Detective Constable Andy Banks, of Humberside Police's financial investigation unit, said: "The men were employed by the council at the KC Stadium as sports development officers and during that time they ran other businesses on the side, without declaring them to the council, and used their positions to gain extra work.
"They needed a number of coaches to run the services and used council coaches and submitted time sheets to the council. They also ran some in work time.
"These coaching sessions were offered to a number of schools and community groups in Hull and the East Riding.
"A lot of the work was given to them on trust as the schools believed it was the council running the services."
Over a two-year period, the pair defrauded the council out of £98,000.
They have both pleaded guilty at Hull Crown Court to committing fraud while in a position of trust between 2007 and 2009.
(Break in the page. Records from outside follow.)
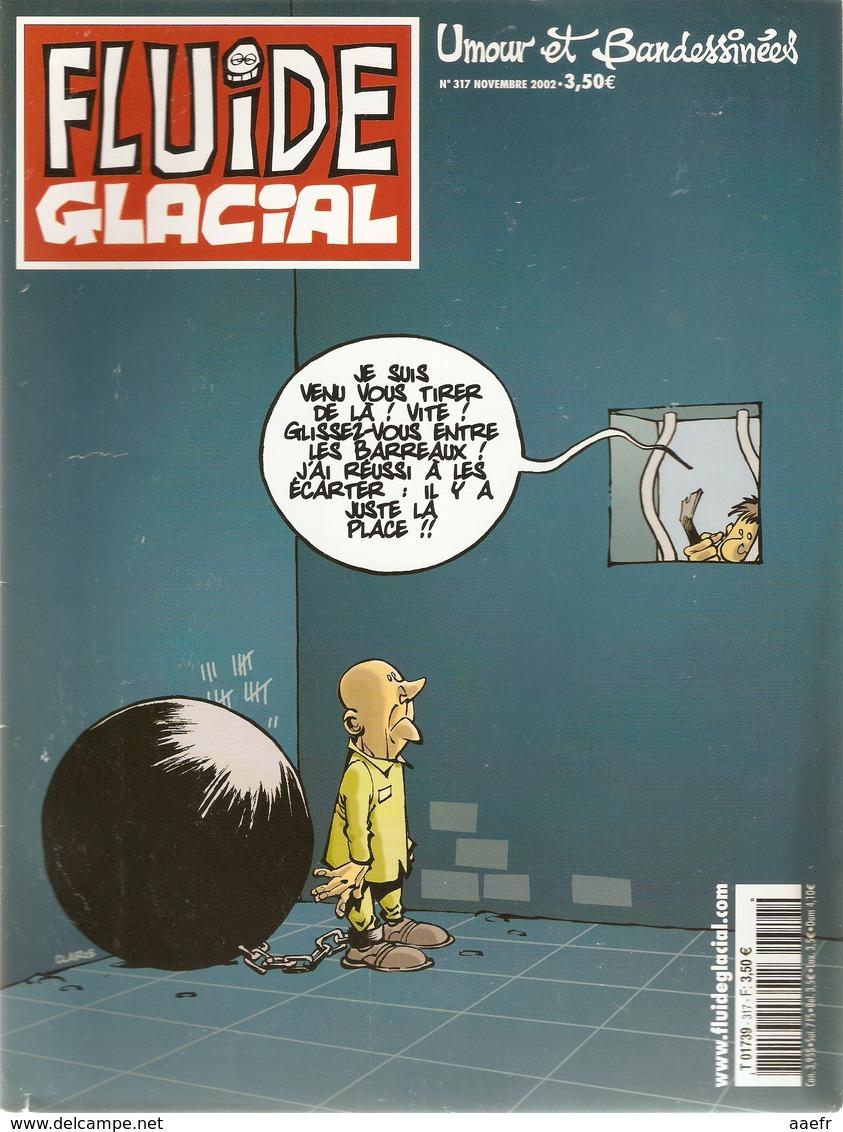 Fluide Glacial 2002 N° 317 - Fluide Glacial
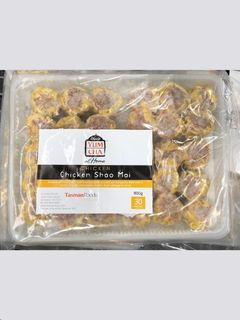 Retail Chicken Shao Mai (30pcs) 900g x 5
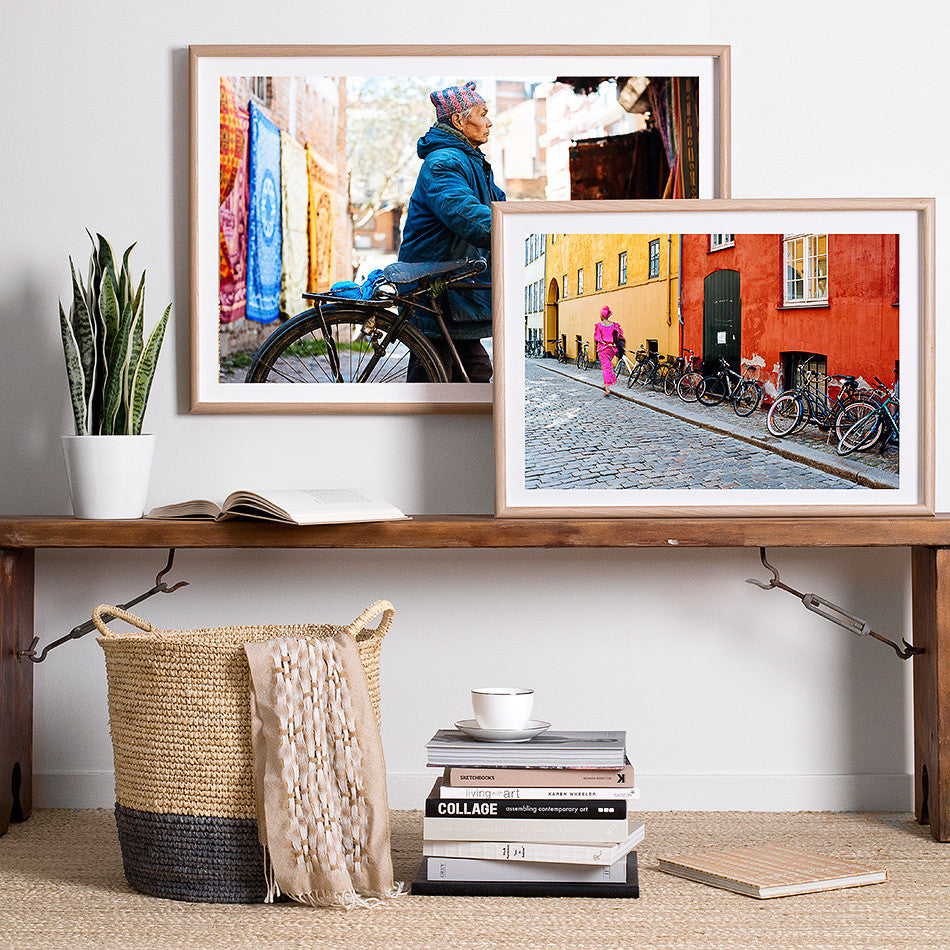 africa street photography framed print for wall colourful artwork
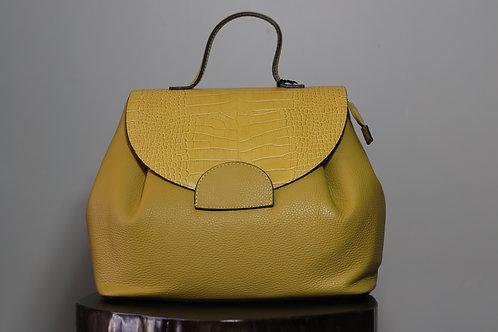 W20 Import Dolarro Yellow Leather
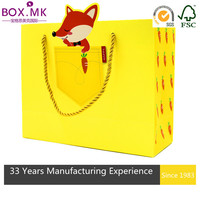 World-Famous Yellow Rectangle Bag Company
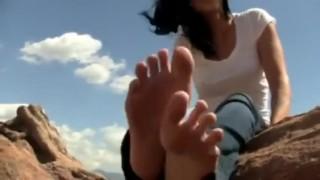 Zoey holloway feet joi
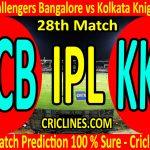 Today Match Prediction-Royal Challengers Bangalore vs Kolkata Knight Riders-IPL T20 2020-28th Match-Who Will Win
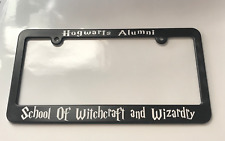 Hogwarts School of Witchcraft and Wizardry Harry Potter License Plate Frame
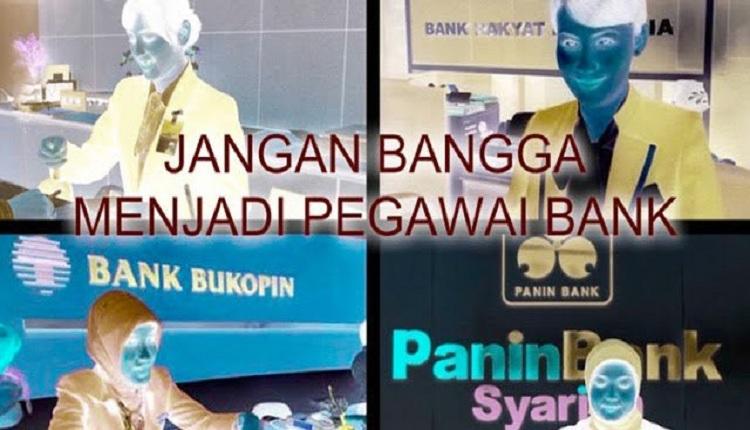 Sebagian Besar Muslimah Bekerja Sebagai Pegawai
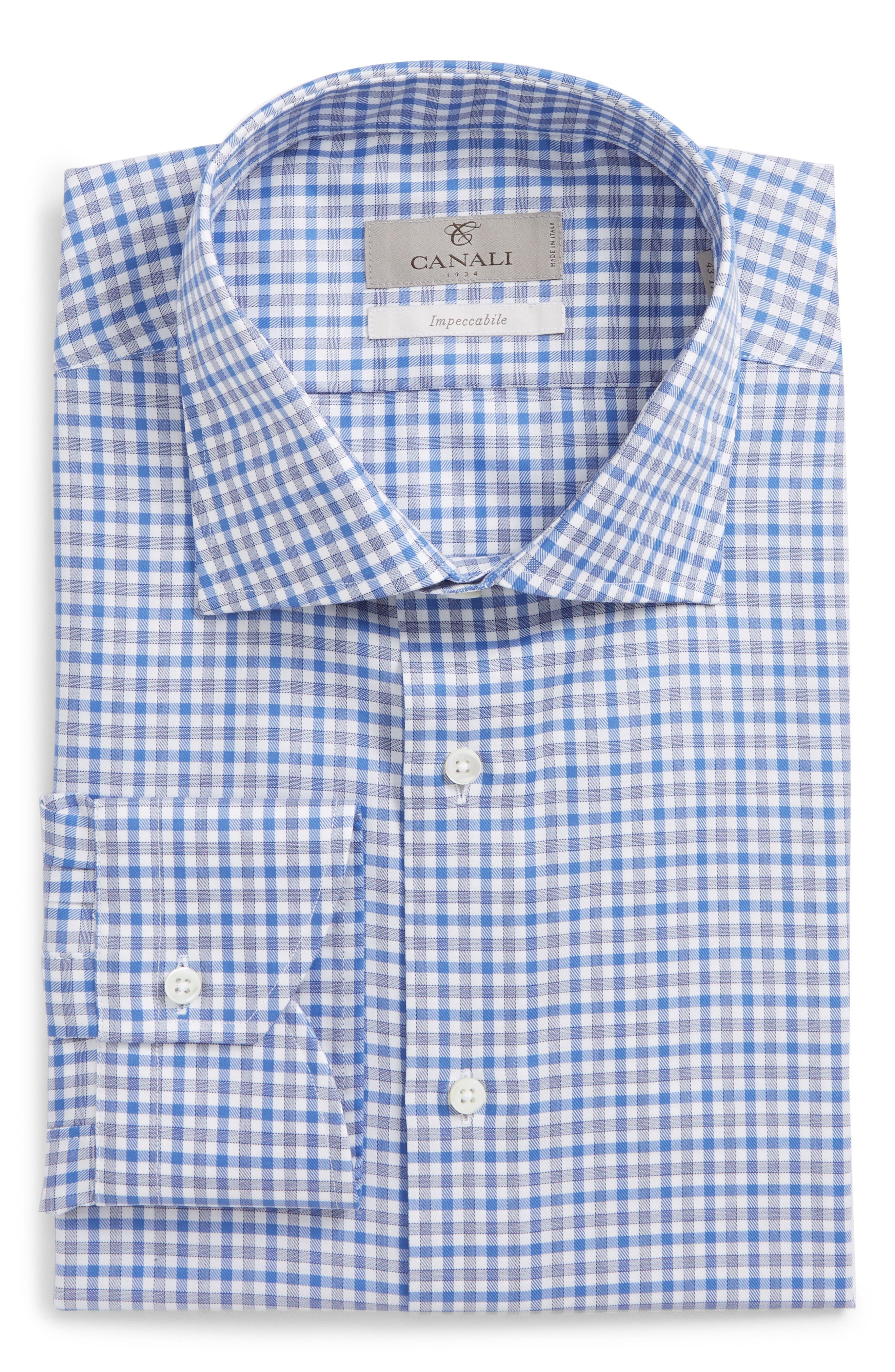 Regular Fit Non-Iron Check Dress Shirt,                             Alternate thumbnail 6, color,                             Med Blue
Carroll, of Ancaster Avenue, north Hull, was employed by the council as a leisure development manager.
Davis, of Richmond Street, west Hull, was employed as a community football development officer.
Judge Graham Robinson has warned them they could both face jail.
The pair had been invoicing the council for work using companies called Longhill Football Academy and Sporting Spectrum.
A spokesman for the CPS said: "The allegation is that at the same time as working for Hull City Council they ran their own football academies, which caused a conflict of interest.
"Although the coaching was undertaken in the name of different organisations, the emails came from council email addresses, so schools assumed it was a council-run set-up.
"This meant that some clients potentially thought they were contracting one organisation but were in fact receiving services and paying another."
A city council spokesman said the pair no longer work for authority.
She said: "These two individuals left the organisation in 2009 following disciplinary proceedings.
"As this is an ongoing case, we cannot comment further."
They will be sentenced at a later date.